In a quiet area of Berlin’s Tiergarten Park is a strange concrete cube. It has a small window cut into it, through which you can see a 90-second video of two men kissing. This is the German capital’s memorial to the gay men and women persecuted, abused and murdered by the Nazis.

Today (27 January) is Holocaust Memorial Day, and – rightly – much of the focus will be, as it is every year, on the millions of Jews slaughtered by Hitler between 1933 and 1945. There will be some mention of the hundreds of thousands of gypsies murdered and a few passing words for other groups the Nazis found unacceptable. But there will be scant attention paid to the gay men who were victims of the Third Reich.

In fact, no one officially acknowledged they even were victims until decades after the Allies overran Berlin. That’s rather odd given that in 1935 SS leader Heinrich Himmler created something called the Reich Central Office for the Combating of Homosexuality and Abortion. Two years earlier he had said: “We must exterminate these people root and branch… the homosexual must be eliminated.”

It would be years until he was that forward about his plans for the Jews of Europe. It was not until the 1960s that the German government acknowledged past crimes against the LGBT+ community. An official apology would not be forthcoming until 2002. Yes, you read that right, it’s not a typing error – 2002.

The number of gay men who suffered under Nazi rule was small compared with the numbers of Jews murdered. Tiny, in fact. About 100,000 were arrested, of which maybe only 15,000 were sent to concentration camps. Almost nothing compared with the six million Jews hunted down and either shot into pits or marched off to the gas chambers of Auschwitz, Treblinka, Chelmo and Sobibor. But those sent to the camps were often singled out for the most brutal treatment, under a scheme which did not hide its function: Extermination Through Work.

Gay men were often given the most back-breaking tasks and suffered horrific torture – men’s fingernails were pulled out for the smallest infraction of the rules – or just for the fun of the SS guards – and many had their bowels purposely punctured.

At Buchenwald, gay men were subject to horrific pseudo-scientific experiments as the Germans looked for a “cure” for homosexuality (now where have we heard that used since?) These experiments included having a metal tube that released testosterone into their system sewn into their groin. Others were stripped naked and literally thrown to the dogs – to be mauled to death.

The persecution of gay men started almost the moment Hitler took power. The Gestapo drew up lists of known homosexuals and they were rounded up and arrested.

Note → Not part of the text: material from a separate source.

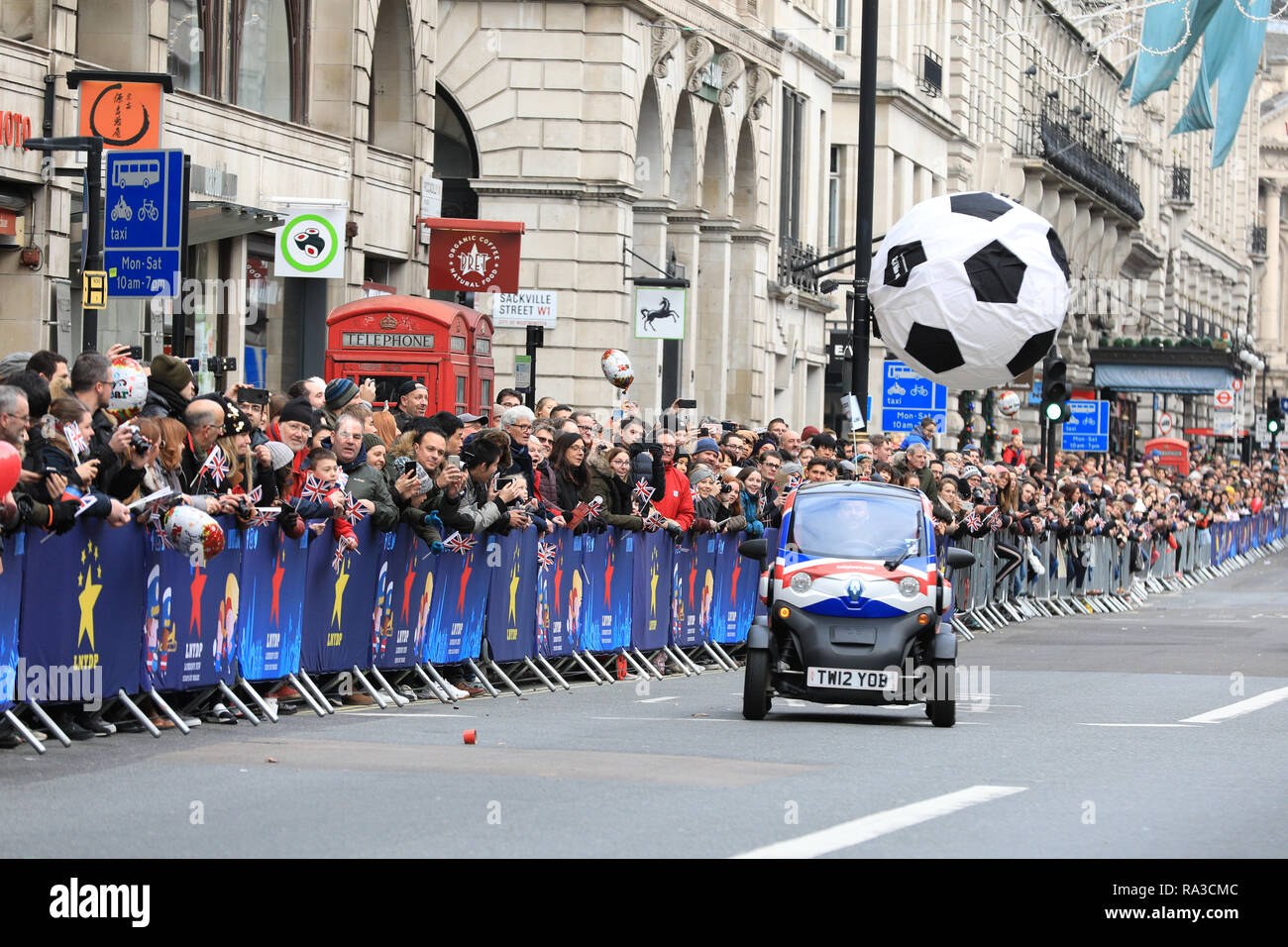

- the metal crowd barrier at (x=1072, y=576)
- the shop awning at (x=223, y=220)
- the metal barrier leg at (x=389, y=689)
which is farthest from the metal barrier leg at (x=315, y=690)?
the shop awning at (x=223, y=220)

Some died in custody, others were castrated. When liberation finally came, unlike other groups LGBT+ victims of those dark days often found themselves still imprisoned and on Germany’s version of the Sexual Offenders register: Homosexuality remained illegal in the Soviet-occupied eastern part of German until 1968, while those in the more-liberal West had to wait until 1969. And, again unlike other major groups, there was to be no compensation for their suffering – no reparations, no pensions.

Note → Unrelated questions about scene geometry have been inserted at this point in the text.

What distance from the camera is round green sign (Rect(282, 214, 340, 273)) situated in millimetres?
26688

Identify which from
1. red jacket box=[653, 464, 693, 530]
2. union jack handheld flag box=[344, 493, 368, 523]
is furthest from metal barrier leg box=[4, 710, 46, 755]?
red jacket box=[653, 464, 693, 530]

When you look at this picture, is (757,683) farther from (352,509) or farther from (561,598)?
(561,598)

Maybe the thing that makes the Nazis’ treatment of queer people still worrying today is that even for the times, it was a major step backwards. Although being gay was illegal in Germany before 1933, the police often turned a blind eye, particularly in major cities such as Berlin. The Weimar Republic, set up in the years after the Kaiser’s armies were defeated in World War One, took a very liberal view to sex and sexuality and there was a very real chance that being LGBT+ would have been decriminalised had not Hitler become chancellor in 1933.

Germany was a highly civilised, industrialised nation. The same backward step could happen again in any modern, developed nation. Remember.